■ What the exercise asks ■
State how many lines in the entries below contain the string "MagSafe". Reply with the number alone.
□ □ □
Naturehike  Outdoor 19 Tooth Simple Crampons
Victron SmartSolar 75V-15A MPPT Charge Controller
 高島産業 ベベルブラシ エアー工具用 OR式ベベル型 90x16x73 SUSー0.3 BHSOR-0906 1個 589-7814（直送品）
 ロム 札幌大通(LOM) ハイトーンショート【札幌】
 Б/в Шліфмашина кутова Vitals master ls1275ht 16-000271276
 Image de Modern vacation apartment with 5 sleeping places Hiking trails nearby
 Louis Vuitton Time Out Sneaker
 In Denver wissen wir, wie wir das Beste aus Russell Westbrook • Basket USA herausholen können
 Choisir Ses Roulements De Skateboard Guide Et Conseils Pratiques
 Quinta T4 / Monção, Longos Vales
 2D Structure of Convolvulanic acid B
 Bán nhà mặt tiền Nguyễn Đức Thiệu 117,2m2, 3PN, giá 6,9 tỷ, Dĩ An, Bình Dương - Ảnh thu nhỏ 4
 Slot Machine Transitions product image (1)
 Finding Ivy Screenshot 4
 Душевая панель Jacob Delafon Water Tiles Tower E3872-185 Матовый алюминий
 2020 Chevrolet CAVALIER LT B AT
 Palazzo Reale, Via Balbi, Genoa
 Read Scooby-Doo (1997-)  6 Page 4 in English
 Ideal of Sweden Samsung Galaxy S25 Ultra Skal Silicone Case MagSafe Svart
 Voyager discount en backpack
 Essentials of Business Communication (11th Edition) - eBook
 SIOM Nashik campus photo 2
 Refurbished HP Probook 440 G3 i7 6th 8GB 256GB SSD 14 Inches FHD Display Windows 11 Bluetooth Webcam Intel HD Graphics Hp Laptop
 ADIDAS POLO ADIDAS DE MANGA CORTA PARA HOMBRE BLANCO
□ □ □
■ Exercise response ■
1